§ **Texto de estudio**:
Rozitchner y Verbitsky le ofrecen a Sztulwark dos imágenes diferentes –aunque compatibles– de lo que significa hacer crítica política. Cada uno a su modo se inscribe en las luchas de su tiempo, sin por ello abandonar la historia a largo plazo. Esto solo es posible a partir de la articulación que ambos realizan de su experiencia individual con la colectiva, de la capacidad de enlazar las propias resistencias con las sociales. Así se comprenden las palabras, tanto de Rozitchner como de Verbitsky, sobre las razones de la derrota de los años setenta. No es una reflexión culposa, moralizante, como la de Oscar Del Barco. “Del banquete de nuestra autocrítica el enemigo solo recogerá las migas”, cita Verbitsky vía Gelman. Sztulwark encuentra en sus entrevistados un antídoto contra el pensamiento de la derrota. Una reflexión política sin olor a naftalina. Encuentra, sí, el olor salado y metálico de la sangre. Pero en movimiento. Una sangre que se mueve y busca, por fuera de la melancolía y la resignación, la oportunidad política en el presente.

§ **Preguntas de comprensión**:
1. Responde estas preguntas sobre el texto de estudio:
(a) ¿Qué dos autores le ofrecen a Sztulwark imágenes de lo que significa hacer crítica política?
(b) ¿De quién es la reflexión sobre la derrota que el texto califica de "culposa, moralizante"?
(c) ¿A través de quién cita Verbitsky la frase "Del banquete de nuestra autocrítica el enemigo solo recogerá las migas"?
2. Escribe lo que sigue al texto de estudio sobre la crítica política de Rozitchner y Verbitsky, a partir de su última oración.
El material que viene a continuación no tiene relación con el texto de estudio.

§ **Material extraído**:

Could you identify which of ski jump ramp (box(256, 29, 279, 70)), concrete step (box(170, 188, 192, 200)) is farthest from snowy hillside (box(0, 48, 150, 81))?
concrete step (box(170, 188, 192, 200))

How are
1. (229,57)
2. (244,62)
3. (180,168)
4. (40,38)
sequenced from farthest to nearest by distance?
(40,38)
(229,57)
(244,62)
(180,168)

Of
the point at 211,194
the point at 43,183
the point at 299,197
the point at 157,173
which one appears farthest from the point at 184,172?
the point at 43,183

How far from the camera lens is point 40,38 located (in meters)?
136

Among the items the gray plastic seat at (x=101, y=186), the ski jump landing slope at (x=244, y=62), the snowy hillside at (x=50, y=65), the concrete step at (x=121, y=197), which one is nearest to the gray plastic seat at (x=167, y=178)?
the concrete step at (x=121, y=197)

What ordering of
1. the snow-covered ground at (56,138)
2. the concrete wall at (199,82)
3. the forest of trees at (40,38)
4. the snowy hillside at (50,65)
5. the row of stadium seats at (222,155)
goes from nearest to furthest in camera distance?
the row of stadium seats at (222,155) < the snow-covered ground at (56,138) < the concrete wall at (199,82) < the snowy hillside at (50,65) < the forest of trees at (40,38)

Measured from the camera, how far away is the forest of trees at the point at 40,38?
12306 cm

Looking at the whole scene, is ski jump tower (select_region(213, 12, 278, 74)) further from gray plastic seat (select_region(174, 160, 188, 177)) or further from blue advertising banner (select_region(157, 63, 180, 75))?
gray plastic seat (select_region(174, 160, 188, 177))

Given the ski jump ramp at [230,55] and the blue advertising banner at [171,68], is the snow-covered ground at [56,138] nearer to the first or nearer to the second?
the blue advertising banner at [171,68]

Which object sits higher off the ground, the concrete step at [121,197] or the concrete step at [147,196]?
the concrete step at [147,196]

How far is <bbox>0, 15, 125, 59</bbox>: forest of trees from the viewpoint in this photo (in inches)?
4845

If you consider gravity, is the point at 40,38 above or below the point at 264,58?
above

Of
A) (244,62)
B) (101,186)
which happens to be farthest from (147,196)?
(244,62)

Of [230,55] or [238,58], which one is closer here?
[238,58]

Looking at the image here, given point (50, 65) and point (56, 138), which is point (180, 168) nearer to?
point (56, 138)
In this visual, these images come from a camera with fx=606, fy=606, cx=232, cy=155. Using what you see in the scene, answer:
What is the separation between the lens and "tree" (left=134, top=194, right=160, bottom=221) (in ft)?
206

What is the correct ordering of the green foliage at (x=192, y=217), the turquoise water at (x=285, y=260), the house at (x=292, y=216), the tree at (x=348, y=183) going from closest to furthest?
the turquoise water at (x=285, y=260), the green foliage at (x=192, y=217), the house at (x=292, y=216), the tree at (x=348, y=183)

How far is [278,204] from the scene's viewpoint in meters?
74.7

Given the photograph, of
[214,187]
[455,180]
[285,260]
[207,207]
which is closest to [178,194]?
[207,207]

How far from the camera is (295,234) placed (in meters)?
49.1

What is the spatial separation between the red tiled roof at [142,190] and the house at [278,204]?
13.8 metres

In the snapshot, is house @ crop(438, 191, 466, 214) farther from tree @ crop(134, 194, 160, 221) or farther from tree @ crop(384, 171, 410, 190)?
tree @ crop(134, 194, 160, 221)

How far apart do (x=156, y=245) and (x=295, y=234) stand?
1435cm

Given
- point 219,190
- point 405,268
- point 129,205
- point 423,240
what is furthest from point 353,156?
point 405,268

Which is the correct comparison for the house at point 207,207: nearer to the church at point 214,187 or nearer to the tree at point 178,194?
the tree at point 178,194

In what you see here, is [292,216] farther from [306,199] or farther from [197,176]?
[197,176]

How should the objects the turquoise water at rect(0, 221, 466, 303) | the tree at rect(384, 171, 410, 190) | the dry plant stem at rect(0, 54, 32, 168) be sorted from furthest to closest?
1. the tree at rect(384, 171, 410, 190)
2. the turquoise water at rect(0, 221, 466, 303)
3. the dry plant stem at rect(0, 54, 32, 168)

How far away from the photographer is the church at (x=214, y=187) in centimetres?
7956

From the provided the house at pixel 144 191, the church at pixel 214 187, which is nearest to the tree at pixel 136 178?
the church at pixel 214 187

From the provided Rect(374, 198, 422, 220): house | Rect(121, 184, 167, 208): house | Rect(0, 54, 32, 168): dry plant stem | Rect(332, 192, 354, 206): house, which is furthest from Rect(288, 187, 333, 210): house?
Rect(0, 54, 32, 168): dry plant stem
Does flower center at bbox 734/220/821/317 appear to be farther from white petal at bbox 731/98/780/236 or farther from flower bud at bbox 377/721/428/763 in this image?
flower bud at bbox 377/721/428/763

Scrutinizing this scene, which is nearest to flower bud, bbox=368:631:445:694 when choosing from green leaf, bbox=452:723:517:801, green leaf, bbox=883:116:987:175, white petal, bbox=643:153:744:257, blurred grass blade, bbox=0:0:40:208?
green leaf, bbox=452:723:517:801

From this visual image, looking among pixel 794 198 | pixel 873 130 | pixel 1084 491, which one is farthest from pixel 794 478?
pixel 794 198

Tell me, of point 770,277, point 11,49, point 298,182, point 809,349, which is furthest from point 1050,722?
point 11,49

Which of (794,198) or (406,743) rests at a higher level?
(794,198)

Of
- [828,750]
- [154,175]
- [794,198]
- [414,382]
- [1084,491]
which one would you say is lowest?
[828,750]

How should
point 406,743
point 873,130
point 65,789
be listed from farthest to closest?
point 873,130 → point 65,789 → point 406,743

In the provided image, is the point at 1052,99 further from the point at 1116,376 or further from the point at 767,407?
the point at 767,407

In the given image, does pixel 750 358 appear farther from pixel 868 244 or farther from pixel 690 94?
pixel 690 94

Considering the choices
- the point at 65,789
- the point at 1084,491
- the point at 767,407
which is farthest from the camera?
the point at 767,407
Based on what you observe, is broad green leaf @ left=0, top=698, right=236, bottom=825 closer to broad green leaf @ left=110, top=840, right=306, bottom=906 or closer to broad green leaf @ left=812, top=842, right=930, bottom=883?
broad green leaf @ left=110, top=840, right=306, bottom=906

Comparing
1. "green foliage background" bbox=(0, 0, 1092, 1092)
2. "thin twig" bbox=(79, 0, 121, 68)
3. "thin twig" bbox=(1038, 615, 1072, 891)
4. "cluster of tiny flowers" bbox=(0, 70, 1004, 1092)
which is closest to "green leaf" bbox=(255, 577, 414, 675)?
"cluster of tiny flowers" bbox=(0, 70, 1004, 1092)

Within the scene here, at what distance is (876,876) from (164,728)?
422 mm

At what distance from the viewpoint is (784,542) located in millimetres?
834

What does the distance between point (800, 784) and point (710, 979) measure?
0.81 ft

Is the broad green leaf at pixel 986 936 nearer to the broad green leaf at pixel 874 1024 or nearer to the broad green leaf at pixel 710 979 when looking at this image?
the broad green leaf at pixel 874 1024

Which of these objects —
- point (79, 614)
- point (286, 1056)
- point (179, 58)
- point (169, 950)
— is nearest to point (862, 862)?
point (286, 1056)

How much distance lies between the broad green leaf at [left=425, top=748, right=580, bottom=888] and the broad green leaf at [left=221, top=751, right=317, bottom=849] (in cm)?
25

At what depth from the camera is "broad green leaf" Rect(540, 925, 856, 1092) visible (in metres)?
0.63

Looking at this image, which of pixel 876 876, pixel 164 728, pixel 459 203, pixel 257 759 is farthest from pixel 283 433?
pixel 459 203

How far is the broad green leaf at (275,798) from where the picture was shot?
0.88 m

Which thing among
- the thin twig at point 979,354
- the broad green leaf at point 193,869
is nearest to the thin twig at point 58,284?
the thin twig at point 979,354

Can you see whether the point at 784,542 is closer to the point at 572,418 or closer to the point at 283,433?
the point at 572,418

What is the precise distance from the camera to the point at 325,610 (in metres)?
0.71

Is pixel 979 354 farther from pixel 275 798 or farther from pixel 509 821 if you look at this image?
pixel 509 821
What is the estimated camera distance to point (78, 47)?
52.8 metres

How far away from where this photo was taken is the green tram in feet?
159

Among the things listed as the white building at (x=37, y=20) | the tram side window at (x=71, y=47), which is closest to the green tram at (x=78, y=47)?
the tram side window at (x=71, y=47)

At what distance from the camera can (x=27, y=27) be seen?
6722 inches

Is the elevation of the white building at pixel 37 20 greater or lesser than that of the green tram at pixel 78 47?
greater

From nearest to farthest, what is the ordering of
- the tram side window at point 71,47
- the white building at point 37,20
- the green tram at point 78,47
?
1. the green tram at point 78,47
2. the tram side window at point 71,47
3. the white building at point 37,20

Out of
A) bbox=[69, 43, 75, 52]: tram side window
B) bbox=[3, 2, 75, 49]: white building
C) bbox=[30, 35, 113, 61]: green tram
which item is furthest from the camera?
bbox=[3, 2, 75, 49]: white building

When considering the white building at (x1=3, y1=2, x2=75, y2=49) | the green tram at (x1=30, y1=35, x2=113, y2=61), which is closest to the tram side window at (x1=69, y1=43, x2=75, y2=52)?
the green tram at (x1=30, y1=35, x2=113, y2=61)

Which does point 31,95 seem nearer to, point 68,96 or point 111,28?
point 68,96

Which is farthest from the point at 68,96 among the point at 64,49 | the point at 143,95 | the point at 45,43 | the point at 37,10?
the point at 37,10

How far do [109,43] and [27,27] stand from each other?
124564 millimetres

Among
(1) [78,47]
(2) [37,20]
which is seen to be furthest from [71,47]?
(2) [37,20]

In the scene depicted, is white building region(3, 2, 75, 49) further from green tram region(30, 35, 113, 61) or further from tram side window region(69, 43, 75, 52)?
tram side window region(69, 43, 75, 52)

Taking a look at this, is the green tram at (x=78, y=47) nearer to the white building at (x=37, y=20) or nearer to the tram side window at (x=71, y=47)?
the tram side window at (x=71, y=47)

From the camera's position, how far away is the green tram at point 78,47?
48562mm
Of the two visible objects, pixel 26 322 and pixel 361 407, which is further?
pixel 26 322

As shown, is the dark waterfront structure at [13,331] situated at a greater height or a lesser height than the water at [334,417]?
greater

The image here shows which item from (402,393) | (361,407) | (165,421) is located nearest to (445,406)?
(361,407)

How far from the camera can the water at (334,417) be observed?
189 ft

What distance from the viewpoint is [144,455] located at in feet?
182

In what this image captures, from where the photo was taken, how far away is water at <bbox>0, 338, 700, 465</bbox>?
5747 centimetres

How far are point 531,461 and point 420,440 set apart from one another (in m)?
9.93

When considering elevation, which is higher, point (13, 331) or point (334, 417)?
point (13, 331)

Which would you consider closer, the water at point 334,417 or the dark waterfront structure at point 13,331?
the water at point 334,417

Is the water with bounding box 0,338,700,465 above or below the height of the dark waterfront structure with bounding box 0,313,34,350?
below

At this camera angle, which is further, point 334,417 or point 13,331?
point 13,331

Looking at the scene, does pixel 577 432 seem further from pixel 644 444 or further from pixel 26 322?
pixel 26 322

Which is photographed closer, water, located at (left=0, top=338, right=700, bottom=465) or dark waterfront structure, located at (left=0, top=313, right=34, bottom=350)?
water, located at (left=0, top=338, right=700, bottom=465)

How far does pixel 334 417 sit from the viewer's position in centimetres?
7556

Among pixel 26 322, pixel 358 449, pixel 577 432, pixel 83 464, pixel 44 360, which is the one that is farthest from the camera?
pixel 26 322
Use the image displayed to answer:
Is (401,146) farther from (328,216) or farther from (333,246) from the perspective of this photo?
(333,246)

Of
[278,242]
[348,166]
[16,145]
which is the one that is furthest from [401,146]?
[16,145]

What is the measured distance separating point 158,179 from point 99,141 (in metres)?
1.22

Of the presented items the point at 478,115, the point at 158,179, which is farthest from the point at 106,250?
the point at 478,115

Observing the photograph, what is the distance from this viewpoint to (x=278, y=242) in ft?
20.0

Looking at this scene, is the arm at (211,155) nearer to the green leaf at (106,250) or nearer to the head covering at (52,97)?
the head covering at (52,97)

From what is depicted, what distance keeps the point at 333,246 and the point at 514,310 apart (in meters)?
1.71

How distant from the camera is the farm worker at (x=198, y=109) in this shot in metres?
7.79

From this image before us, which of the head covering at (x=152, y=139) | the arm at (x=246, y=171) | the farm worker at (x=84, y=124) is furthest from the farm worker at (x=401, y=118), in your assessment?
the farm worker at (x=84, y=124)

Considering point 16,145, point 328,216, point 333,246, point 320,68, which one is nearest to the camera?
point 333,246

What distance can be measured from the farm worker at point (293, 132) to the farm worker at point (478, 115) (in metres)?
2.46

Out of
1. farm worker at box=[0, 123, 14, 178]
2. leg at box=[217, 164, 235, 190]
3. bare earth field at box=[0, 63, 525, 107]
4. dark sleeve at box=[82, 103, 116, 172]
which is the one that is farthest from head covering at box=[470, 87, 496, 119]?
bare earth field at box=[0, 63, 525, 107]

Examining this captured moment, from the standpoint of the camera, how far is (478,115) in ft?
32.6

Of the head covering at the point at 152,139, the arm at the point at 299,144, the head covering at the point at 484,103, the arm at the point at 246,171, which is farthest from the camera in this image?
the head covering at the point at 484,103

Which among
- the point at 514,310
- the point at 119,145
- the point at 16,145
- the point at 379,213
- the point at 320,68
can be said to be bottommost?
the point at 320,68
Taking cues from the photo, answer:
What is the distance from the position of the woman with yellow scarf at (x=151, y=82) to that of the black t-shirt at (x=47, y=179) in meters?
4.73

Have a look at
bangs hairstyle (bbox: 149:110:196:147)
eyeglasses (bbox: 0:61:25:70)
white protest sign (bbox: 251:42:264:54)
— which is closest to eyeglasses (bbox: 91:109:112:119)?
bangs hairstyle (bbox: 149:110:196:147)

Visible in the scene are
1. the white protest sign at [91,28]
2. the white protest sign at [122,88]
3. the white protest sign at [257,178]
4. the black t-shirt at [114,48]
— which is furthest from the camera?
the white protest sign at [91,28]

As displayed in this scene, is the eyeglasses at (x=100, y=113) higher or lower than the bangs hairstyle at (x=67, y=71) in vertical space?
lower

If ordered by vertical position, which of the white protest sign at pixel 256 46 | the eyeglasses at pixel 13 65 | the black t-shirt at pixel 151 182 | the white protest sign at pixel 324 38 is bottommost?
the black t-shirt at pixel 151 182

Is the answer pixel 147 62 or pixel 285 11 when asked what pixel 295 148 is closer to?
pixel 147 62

§ **Respuestas por número**:
1.
(a) Rozitchner y Verbitsky.
(b) De Oscar Del Barco.
(c) A través de Gelman.

2.
En el epílogo de Vida de perro, Sztulwark plantea la necesidad de “abrir un nuevo horizonte capaz de superar la impotencia democrática”. Aquí el combate es doble: contra la deshistorización y contra la banalización de lo real que desdibuja la posibilidad de un futuro diferente. ¿Encontramos, entonces, algo así como un método Sztulwark? No está del todo claro, quizás todavía esté por hacerse. Lo cierto es que en ambos casos se advierte un método en la búsqueda del método. El encuentro cuerpo a cuerpo con el entrevistado, la recuperación de su historia, la necesidad de hacer de la voz viva del otro el medio mismo de su pensamiento. Sztulwark –sabemos quienes lo leemos– vuelca los niveles más complejos de la filosofía y de la teoría política en un análisis minucioso de la coyuntura. Y así avanza: mitad León, mitad Perro. En tiempos donde la intelectualidad biempensante se congela, algo nuevo empieza a moverse. Habrá que seguir de cerca los movimientos.